* DATASET:
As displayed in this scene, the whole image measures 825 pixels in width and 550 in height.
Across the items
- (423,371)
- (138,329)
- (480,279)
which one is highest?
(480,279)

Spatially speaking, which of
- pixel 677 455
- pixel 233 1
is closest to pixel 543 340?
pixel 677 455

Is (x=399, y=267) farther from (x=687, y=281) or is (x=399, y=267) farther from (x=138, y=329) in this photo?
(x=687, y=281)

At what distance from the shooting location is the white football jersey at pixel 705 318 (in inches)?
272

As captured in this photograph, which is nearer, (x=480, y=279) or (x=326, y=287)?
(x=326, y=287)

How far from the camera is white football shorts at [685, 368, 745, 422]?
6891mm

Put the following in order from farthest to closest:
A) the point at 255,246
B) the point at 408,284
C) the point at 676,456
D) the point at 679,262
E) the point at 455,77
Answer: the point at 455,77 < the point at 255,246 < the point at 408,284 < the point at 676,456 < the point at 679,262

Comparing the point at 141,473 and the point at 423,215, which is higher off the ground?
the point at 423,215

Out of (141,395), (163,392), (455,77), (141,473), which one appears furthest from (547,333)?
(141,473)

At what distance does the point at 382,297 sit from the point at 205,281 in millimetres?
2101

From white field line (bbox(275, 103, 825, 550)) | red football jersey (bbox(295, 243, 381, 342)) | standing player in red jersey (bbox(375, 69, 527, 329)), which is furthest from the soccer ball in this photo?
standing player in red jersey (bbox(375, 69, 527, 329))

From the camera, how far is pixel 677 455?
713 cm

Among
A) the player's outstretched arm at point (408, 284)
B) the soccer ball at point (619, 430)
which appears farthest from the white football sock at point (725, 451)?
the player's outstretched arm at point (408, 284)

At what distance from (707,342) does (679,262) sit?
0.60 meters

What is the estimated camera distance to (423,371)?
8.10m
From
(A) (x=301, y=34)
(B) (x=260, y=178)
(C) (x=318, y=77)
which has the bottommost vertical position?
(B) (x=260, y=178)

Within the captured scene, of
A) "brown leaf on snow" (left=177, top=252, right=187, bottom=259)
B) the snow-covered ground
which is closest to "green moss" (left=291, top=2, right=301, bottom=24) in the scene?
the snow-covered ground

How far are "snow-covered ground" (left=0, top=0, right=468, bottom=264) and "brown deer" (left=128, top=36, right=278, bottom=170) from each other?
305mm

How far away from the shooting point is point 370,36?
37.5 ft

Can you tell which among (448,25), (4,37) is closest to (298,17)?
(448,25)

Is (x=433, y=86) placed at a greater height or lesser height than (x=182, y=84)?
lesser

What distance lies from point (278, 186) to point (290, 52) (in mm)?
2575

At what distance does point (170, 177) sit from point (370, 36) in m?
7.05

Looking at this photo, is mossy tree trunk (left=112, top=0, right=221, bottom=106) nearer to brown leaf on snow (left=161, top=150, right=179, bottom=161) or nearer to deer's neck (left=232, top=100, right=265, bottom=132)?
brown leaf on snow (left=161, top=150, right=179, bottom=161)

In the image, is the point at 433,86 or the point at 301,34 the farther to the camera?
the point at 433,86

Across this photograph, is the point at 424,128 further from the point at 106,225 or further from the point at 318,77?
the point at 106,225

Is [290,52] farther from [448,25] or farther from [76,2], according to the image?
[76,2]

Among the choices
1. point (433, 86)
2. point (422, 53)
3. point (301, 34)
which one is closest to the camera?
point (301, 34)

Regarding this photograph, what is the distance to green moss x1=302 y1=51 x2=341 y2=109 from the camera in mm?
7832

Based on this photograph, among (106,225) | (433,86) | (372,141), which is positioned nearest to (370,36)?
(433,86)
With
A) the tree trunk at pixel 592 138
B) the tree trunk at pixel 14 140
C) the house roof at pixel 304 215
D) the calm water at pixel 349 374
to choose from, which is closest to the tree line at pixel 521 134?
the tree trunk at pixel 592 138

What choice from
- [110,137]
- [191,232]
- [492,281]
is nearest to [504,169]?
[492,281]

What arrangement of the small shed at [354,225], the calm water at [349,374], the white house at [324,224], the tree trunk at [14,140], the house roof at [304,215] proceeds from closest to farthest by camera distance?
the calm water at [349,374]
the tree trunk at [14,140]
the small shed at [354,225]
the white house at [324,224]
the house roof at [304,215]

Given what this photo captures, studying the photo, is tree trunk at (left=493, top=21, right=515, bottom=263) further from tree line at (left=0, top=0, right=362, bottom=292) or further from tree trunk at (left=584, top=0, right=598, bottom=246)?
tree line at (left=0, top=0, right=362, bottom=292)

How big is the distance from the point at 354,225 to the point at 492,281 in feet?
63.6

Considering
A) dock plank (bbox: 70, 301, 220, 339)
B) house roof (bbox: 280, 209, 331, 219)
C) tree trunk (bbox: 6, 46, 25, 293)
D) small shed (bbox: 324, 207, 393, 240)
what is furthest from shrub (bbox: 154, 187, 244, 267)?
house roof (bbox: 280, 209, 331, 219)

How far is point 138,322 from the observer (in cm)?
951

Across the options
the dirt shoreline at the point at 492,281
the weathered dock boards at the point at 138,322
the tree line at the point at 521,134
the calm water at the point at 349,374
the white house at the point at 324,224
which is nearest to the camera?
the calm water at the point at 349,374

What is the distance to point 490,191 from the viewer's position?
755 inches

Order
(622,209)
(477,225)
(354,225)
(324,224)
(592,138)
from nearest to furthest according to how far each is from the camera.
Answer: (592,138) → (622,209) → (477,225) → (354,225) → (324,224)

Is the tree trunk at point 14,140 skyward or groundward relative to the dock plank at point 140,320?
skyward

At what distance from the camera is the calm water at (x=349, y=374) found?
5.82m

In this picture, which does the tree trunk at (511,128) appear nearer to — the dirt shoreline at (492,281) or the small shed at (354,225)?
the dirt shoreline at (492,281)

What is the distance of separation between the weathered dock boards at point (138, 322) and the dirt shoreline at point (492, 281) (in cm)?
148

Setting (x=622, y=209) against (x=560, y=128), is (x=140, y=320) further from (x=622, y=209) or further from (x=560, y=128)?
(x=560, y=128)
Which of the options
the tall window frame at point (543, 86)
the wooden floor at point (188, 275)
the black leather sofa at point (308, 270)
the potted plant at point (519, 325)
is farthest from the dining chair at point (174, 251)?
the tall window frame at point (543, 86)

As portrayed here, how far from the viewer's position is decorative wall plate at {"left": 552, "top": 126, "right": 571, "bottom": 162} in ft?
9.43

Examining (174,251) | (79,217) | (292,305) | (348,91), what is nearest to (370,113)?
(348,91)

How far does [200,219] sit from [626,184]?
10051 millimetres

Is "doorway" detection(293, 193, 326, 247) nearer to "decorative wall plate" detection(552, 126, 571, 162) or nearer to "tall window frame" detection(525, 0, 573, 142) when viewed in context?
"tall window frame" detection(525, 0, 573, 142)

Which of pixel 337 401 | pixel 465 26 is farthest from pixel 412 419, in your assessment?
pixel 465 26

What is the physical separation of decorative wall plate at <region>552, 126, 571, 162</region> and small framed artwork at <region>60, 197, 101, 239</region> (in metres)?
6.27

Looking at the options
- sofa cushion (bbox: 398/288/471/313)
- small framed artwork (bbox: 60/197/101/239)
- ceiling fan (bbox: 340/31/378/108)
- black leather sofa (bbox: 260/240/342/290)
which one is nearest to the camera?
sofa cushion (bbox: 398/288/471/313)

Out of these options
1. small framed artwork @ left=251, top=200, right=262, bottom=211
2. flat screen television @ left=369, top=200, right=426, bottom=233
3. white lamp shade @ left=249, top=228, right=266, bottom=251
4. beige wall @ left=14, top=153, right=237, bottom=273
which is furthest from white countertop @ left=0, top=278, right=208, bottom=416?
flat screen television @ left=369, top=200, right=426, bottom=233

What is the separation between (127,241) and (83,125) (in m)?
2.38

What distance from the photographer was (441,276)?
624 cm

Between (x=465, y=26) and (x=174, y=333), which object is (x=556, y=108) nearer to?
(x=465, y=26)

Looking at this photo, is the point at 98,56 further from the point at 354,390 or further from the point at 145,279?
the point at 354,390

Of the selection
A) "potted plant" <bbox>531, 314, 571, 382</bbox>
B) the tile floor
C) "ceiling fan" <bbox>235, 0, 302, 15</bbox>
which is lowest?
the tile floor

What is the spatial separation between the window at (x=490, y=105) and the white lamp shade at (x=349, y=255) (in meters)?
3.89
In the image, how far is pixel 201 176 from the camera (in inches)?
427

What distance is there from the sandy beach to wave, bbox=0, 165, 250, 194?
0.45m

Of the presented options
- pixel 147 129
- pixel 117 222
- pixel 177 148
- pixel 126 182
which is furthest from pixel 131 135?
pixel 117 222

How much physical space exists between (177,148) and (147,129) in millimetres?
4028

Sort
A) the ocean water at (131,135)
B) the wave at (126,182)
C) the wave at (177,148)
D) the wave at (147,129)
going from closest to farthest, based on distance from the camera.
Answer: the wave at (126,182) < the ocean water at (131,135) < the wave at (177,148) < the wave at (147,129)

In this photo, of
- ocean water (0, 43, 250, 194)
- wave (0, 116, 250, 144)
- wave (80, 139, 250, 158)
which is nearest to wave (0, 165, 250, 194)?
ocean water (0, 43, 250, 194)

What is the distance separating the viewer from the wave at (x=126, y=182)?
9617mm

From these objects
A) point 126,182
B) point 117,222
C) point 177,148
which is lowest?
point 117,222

* YOUR GOAL: Write out everything from the line containing "Of the selection" down to the end of the listing, keeping each line the same.

* EXERCISE RESPONSE:
Of the selection
A) "potted plant" <bbox>531, 314, 571, 382</bbox>
B) the tile floor
C) "ceiling fan" <bbox>235, 0, 302, 15</bbox>
which is lowest?
the tile floor

What is the spatial separation between the window at (x=490, y=105) and the white lamp shade at (x=349, y=255) (in meters)?
3.89
In the image, how far is pixel 201 176 from the camera (in inches)?
427

What distance is there from the sandy beach to wave, bbox=0, 165, 250, 194?
0.45m

Of the presented options
- pixel 147 129
- pixel 117 222
- pixel 177 148
- pixel 126 182
which is furthest from pixel 131 135?
pixel 117 222

How much physical space exists between (177,148) and (147,129) in millimetres?
4028

Sort
A) the ocean water at (131,135)
B) the wave at (126,182)
C) the wave at (177,148)
D) the wave at (147,129)
going from closest to farthest, based on distance from the camera.
Answer: the wave at (126,182) < the ocean water at (131,135) < the wave at (177,148) < the wave at (147,129)

In this photo, of
- ocean water (0, 43, 250, 194)
- wave (0, 116, 250, 144)
- wave (80, 139, 250, 158)
which is nearest to wave (0, 165, 250, 194)?
ocean water (0, 43, 250, 194)

What is the distance separating the viewer from the wave at (x=126, y=182)?
9617mm

From these objects
A) point 126,182
B) point 117,222
C) point 177,148
which is lowest?
point 117,222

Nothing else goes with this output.